DATA RECORDS:
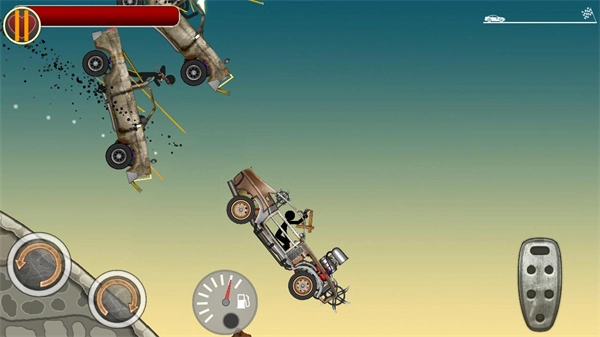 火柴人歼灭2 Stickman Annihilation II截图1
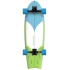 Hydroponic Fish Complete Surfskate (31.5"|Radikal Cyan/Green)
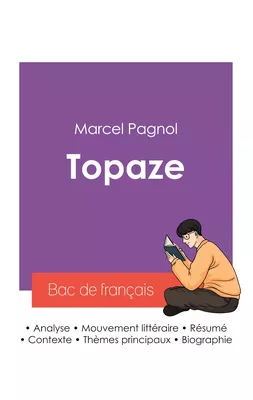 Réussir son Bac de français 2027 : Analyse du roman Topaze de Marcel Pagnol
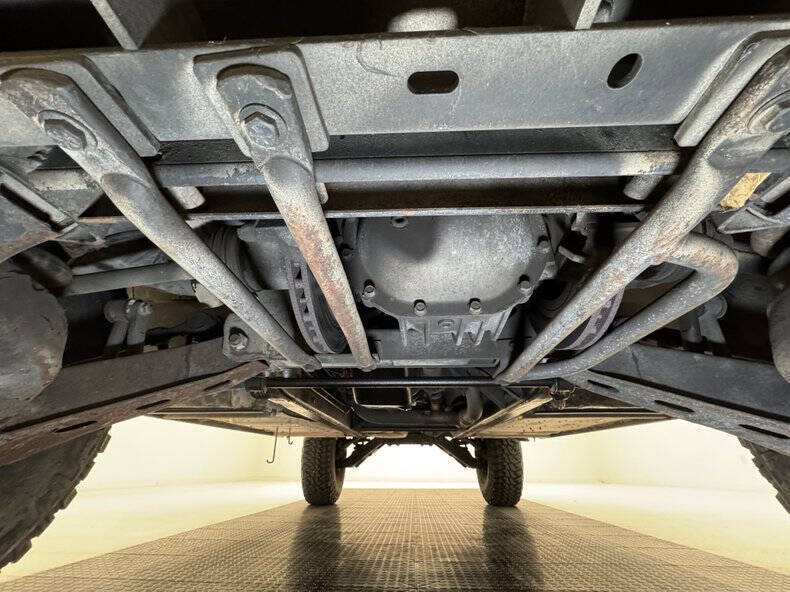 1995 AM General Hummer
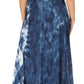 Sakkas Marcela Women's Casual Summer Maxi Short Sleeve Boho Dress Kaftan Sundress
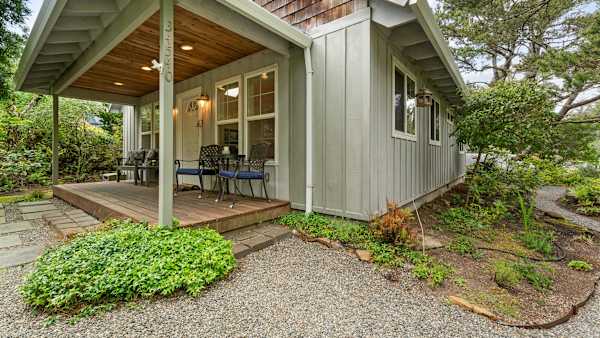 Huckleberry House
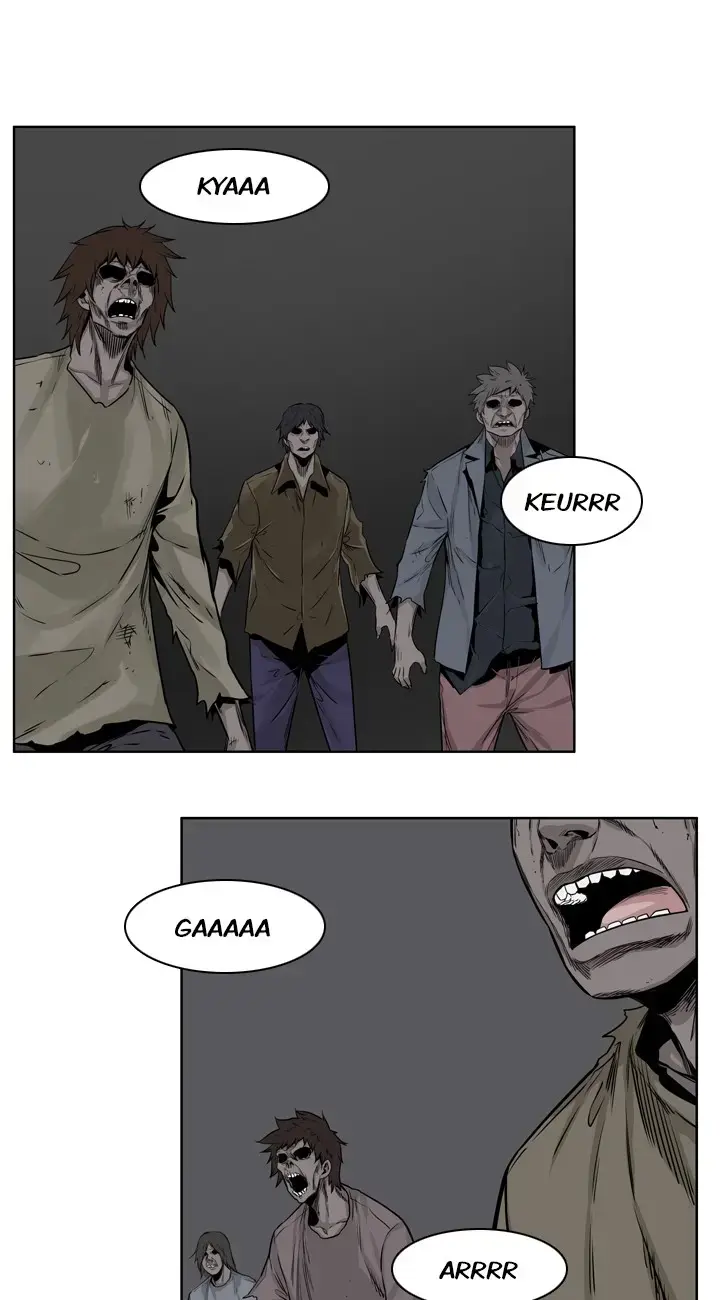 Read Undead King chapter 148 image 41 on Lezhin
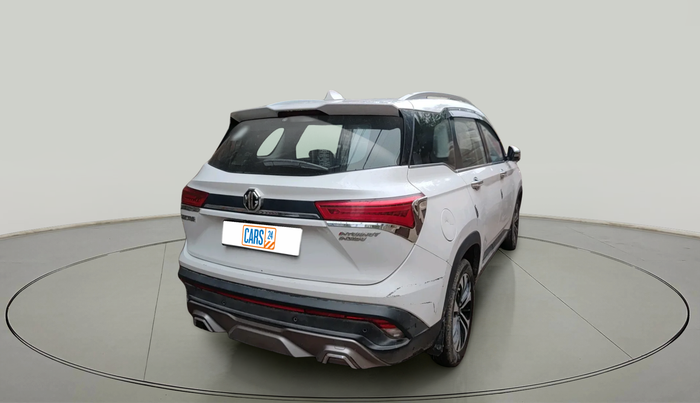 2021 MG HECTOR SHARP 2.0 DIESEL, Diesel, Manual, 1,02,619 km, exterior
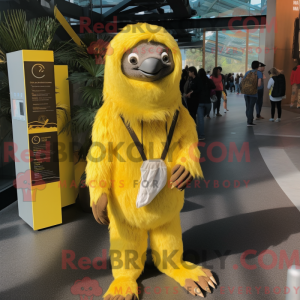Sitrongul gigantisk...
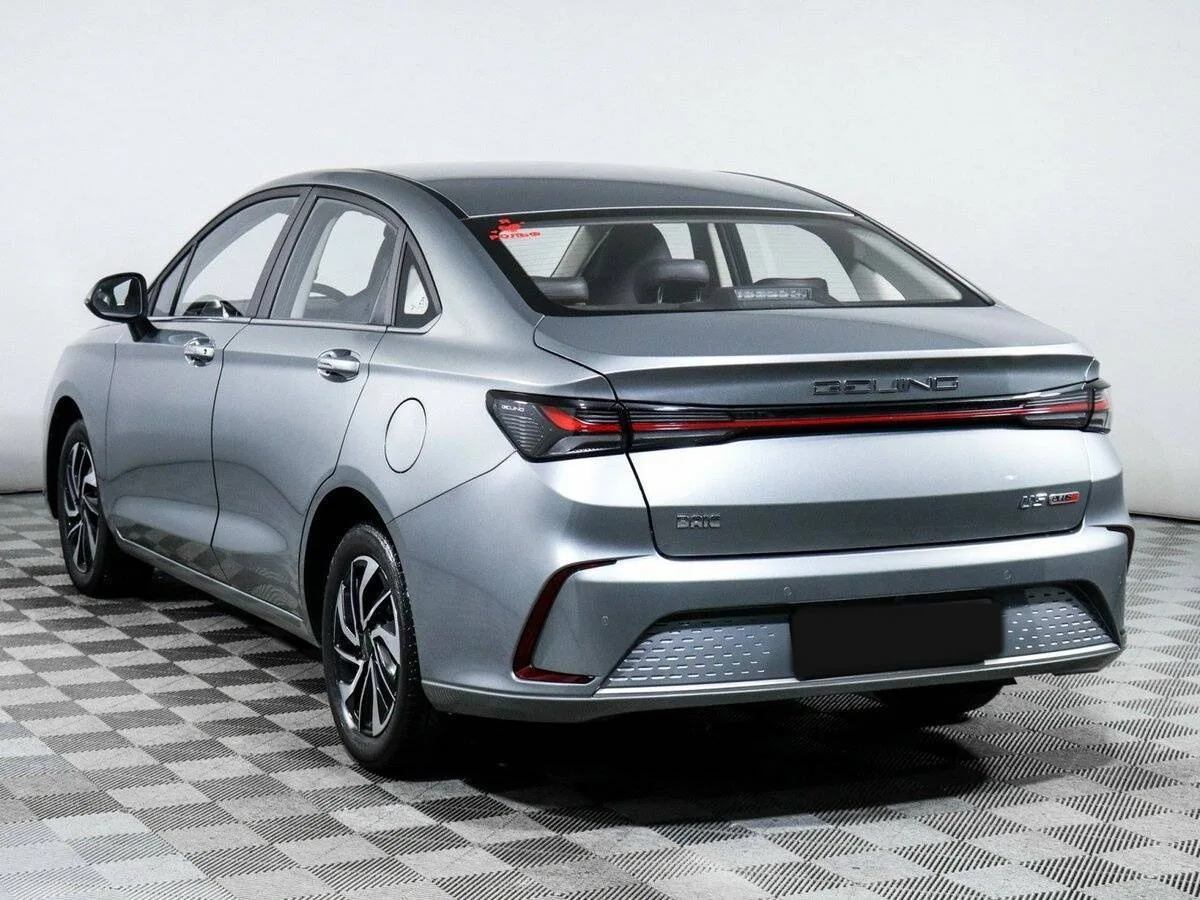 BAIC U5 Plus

DESCRIPTION OF THE TASK: Will you write out each of the records above word for word, leaving out the pictures?

ANSWER SECTION:
 火柴人歼灭2 Stickman Annihilation II截图1
 Hydroponic Fish Complete Surfskate (31.5"|Radikal Cyan/Green)
 Réussir son Bac de français 2027 : Analyse du roman Topaze de Marcel Pagnol
 1995 AM General Hummer
 Sakkas Marcela Women's Casual Summer Maxi Short Sleeve Boho Dress Kaftan Sundress
 Huckleberry House
 Read Undead King chapter 148 image 41 on Lezhin
 2021 MG HECTOR SHARP 2.0 DIESEL, Diesel, Manual, 1,02,619 km, exterior
Sitrongul gigantisk...
 BAIC U5 Plus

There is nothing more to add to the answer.